* begin Record excerpts *
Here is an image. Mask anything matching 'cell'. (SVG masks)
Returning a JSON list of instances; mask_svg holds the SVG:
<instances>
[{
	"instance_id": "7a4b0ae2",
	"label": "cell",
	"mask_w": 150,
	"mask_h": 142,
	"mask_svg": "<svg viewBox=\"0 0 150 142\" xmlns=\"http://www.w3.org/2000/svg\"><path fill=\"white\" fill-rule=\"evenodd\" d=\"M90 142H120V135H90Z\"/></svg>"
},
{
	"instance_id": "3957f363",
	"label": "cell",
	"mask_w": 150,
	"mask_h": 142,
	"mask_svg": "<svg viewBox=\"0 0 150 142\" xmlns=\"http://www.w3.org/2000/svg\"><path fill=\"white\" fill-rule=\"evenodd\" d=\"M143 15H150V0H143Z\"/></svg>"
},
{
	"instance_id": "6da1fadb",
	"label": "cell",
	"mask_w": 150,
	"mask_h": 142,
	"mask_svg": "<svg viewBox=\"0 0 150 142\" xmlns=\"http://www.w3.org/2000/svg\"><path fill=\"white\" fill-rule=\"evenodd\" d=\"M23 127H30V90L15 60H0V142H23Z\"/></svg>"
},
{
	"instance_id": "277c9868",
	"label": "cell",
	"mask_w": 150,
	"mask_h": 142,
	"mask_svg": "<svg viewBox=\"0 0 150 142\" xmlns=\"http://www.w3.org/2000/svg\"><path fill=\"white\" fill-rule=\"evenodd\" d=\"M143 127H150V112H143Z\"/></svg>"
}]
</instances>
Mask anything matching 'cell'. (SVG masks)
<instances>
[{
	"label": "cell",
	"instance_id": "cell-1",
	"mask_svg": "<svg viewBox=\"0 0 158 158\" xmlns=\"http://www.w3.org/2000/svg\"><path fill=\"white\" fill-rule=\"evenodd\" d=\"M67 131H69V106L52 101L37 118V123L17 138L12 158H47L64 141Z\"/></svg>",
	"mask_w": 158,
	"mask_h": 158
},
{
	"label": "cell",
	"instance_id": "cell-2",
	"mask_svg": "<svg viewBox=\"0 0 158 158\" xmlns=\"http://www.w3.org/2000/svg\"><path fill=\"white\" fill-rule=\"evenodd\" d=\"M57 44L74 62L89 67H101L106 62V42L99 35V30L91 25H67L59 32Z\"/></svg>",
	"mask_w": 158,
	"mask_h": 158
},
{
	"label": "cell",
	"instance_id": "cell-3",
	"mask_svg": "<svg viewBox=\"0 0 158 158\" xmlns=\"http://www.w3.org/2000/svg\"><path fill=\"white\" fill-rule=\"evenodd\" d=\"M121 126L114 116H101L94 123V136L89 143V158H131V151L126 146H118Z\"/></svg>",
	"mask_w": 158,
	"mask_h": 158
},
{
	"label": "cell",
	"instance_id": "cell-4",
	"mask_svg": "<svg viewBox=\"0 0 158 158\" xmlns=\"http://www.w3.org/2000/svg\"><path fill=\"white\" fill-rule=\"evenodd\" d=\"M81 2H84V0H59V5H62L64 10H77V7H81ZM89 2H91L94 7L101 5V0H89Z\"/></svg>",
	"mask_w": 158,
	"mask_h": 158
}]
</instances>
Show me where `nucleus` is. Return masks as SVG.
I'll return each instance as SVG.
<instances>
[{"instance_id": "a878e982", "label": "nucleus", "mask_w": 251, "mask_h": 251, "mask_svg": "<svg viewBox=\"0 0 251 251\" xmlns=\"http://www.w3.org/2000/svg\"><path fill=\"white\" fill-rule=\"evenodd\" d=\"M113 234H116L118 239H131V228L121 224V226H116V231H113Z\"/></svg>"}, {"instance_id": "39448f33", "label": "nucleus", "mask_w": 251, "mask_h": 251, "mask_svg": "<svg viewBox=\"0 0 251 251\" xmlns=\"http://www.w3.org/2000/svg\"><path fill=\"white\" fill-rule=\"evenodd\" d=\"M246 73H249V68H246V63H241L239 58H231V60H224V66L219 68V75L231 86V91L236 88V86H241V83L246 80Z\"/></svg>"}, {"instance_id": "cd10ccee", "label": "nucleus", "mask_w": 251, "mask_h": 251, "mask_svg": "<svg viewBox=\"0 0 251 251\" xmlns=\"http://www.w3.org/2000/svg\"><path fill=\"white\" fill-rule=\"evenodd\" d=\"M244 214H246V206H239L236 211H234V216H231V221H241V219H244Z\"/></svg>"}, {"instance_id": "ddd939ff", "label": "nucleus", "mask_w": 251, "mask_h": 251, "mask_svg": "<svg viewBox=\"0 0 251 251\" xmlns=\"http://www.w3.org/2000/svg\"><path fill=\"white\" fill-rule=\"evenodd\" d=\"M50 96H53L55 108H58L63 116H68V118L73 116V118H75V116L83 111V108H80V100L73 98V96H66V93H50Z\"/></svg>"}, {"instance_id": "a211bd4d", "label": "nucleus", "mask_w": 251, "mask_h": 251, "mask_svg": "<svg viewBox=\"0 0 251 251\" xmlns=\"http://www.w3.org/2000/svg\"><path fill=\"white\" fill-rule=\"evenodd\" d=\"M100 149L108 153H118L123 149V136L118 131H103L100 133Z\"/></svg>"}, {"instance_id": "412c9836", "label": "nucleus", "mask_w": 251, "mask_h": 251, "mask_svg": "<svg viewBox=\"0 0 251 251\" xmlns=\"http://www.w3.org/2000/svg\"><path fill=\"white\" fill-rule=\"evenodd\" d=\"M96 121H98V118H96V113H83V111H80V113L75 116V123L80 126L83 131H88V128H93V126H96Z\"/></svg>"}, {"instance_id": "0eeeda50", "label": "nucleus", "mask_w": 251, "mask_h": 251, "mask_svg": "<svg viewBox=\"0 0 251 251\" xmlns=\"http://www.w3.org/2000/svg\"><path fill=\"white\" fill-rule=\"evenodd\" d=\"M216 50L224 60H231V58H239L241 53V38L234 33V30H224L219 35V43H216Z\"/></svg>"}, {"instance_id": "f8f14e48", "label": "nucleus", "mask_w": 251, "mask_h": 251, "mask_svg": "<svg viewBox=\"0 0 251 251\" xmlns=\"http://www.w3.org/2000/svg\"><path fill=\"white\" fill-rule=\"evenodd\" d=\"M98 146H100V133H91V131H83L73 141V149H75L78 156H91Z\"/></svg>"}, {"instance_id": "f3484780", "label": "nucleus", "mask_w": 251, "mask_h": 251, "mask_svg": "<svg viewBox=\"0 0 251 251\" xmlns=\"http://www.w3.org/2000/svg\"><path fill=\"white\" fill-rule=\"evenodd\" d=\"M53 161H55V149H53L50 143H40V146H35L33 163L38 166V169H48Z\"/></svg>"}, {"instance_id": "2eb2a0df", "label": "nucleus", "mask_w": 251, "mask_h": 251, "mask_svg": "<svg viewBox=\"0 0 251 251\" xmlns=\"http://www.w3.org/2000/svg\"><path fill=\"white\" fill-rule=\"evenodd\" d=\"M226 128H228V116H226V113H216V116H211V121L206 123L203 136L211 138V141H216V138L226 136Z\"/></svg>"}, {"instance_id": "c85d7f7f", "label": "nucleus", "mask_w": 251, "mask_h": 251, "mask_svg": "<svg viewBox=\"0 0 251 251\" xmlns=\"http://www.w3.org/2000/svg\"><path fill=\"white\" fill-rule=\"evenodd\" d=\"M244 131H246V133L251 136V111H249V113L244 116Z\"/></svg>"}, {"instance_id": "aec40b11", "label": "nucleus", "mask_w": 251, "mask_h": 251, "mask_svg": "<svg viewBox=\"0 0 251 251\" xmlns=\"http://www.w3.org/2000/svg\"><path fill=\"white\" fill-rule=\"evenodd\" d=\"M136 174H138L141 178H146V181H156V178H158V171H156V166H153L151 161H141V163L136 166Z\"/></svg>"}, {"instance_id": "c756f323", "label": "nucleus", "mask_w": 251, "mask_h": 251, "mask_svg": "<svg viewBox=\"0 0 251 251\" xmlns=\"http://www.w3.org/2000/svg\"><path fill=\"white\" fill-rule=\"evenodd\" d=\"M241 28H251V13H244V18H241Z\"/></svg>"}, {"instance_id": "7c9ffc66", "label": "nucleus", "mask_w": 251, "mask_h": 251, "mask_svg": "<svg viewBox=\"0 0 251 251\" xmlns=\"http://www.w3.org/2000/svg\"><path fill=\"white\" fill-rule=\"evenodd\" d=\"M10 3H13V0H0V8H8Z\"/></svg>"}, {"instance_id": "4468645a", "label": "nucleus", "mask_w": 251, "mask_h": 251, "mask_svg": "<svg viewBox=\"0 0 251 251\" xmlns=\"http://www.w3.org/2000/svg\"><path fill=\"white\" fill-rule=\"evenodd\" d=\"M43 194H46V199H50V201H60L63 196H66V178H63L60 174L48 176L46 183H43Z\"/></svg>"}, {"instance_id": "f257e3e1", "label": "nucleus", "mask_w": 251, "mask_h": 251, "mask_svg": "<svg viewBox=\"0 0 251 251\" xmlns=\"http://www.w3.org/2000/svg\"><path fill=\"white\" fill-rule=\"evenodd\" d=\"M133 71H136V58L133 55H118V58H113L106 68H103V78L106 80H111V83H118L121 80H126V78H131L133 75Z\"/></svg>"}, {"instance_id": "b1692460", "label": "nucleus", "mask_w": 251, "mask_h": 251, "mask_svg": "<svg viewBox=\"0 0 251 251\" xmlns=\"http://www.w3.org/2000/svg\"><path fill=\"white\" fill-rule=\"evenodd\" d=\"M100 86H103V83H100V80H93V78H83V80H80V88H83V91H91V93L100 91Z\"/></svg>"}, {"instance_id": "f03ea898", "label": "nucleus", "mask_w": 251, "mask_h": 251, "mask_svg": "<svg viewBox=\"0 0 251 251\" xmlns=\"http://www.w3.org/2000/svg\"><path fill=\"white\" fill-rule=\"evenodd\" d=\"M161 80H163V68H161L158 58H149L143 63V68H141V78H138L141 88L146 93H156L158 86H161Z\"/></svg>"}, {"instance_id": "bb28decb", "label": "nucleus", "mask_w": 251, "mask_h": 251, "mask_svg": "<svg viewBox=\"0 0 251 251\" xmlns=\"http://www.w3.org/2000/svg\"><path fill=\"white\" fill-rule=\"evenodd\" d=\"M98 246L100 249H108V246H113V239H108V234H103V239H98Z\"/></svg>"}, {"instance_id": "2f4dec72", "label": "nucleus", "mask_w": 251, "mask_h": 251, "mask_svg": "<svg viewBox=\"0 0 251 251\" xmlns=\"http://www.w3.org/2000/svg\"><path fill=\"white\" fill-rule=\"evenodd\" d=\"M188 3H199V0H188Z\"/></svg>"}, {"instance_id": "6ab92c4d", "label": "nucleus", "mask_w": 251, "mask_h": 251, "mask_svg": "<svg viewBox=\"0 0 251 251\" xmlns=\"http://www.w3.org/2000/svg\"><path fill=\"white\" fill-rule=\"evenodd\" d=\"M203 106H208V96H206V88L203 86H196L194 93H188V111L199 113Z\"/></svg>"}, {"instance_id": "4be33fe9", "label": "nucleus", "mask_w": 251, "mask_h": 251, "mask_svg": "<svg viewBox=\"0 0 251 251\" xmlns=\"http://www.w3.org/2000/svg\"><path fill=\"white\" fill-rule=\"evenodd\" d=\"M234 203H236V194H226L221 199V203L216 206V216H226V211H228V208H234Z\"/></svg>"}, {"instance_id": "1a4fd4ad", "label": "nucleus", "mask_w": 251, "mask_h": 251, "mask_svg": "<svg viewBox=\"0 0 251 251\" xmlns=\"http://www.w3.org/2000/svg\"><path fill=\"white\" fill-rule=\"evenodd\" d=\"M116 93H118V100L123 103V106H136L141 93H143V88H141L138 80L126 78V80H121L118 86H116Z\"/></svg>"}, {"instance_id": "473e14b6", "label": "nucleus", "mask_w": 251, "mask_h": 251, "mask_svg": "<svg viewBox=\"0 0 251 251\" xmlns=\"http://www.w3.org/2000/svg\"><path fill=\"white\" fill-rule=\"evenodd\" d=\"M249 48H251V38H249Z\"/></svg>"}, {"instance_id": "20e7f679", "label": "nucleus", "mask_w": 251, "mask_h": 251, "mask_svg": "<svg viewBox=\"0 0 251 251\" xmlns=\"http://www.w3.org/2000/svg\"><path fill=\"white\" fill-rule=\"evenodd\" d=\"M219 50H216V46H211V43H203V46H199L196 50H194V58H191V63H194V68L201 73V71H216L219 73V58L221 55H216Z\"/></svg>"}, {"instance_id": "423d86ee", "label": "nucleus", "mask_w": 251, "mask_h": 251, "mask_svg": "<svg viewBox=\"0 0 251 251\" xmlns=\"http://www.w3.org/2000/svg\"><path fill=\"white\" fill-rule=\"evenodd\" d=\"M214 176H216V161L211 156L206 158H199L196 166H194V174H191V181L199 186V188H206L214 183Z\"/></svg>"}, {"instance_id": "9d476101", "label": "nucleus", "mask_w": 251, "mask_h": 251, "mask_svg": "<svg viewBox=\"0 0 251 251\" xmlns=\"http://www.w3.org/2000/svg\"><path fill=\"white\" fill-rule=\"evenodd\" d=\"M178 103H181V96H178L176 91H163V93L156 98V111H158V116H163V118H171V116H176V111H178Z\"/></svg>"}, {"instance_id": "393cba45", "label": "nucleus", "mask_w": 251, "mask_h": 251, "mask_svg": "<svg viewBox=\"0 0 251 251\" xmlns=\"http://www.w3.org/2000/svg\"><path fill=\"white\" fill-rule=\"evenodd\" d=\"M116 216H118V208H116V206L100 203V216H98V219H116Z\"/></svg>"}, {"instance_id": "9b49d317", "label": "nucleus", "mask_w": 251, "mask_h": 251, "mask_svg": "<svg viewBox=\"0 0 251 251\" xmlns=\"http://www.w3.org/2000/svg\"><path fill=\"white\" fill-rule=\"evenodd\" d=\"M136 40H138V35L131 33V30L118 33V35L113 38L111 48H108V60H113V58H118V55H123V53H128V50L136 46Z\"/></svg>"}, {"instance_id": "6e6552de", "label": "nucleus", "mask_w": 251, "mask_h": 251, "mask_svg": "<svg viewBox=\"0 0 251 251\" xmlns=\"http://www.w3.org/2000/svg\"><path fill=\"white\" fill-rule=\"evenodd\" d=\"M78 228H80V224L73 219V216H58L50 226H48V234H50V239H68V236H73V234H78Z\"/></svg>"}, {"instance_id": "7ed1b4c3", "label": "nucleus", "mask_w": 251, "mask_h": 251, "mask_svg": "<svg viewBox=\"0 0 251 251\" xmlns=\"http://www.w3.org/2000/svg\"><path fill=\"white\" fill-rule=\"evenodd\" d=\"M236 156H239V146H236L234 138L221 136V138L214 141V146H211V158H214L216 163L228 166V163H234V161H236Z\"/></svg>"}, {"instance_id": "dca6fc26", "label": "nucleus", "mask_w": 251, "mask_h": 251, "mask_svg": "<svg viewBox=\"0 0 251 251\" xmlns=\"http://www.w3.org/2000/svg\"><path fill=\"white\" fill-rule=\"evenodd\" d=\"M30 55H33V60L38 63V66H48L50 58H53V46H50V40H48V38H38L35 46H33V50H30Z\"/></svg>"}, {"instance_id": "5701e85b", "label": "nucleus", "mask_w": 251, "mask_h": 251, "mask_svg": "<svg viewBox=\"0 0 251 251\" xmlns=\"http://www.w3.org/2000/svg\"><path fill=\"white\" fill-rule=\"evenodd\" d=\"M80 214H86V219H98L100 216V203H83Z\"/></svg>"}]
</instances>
* end Record excerpts *
• **Written exercise**: Repeat the rows above word for word, from the first line up to and including the line that contains "44L74 62L89 67H101L106".

• **Response to this task**:
Here is an image. Mask anything matching 'cell'. (SVG masks)
Returning a JSON list of instances; mask_svg holds the SVG:
<instances>
[{
	"instance_id": "7a4b0ae2",
	"label": "cell",
	"mask_w": 150,
	"mask_h": 142,
	"mask_svg": "<svg viewBox=\"0 0 150 142\" xmlns=\"http://www.w3.org/2000/svg\"><path fill=\"white\" fill-rule=\"evenodd\" d=\"M90 142H120V135H90Z\"/></svg>"
},
{
	"instance_id": "3957f363",
	"label": "cell",
	"mask_w": 150,
	"mask_h": 142,
	"mask_svg": "<svg viewBox=\"0 0 150 142\" xmlns=\"http://www.w3.org/2000/svg\"><path fill=\"white\" fill-rule=\"evenodd\" d=\"M143 15H150V0H143Z\"/></svg>"
},
{
	"instance_id": "6da1fadb",
	"label": "cell",
	"mask_w": 150,
	"mask_h": 142,
	"mask_svg": "<svg viewBox=\"0 0 150 142\" xmlns=\"http://www.w3.org/2000/svg\"><path fill=\"white\" fill-rule=\"evenodd\" d=\"M23 127H30V90L15 60H0V142H23Z\"/></svg>"
},
{
	"instance_id": "277c9868",
	"label": "cell",
	"mask_w": 150,
	"mask_h": 142,
	"mask_svg": "<svg viewBox=\"0 0 150 142\" xmlns=\"http://www.w3.org/2000/svg\"><path fill=\"white\" fill-rule=\"evenodd\" d=\"M143 127H150V112H143Z\"/></svg>"
}]
</instances>
Mask anything matching 'cell'. (SVG masks)
<instances>
[{
	"label": "cell",
	"instance_id": "cell-1",
	"mask_svg": "<svg viewBox=\"0 0 158 158\" xmlns=\"http://www.w3.org/2000/svg\"><path fill=\"white\" fill-rule=\"evenodd\" d=\"M67 131H69V106L52 101L37 118V123L17 138L12 158H47L64 141Z\"/></svg>",
	"mask_w": 158,
	"mask_h": 158
},
{
	"label": "cell",
	"instance_id": "cell-2",
	"mask_svg": "<svg viewBox=\"0 0 158 158\" xmlns=\"http://www.w3.org/2000/svg\"><path fill=\"white\" fill-rule=\"evenodd\" d=\"M57 44L74 62L89 67H101L106 62V42L99 35V30L91 25H67L59 32Z\"/></svg>",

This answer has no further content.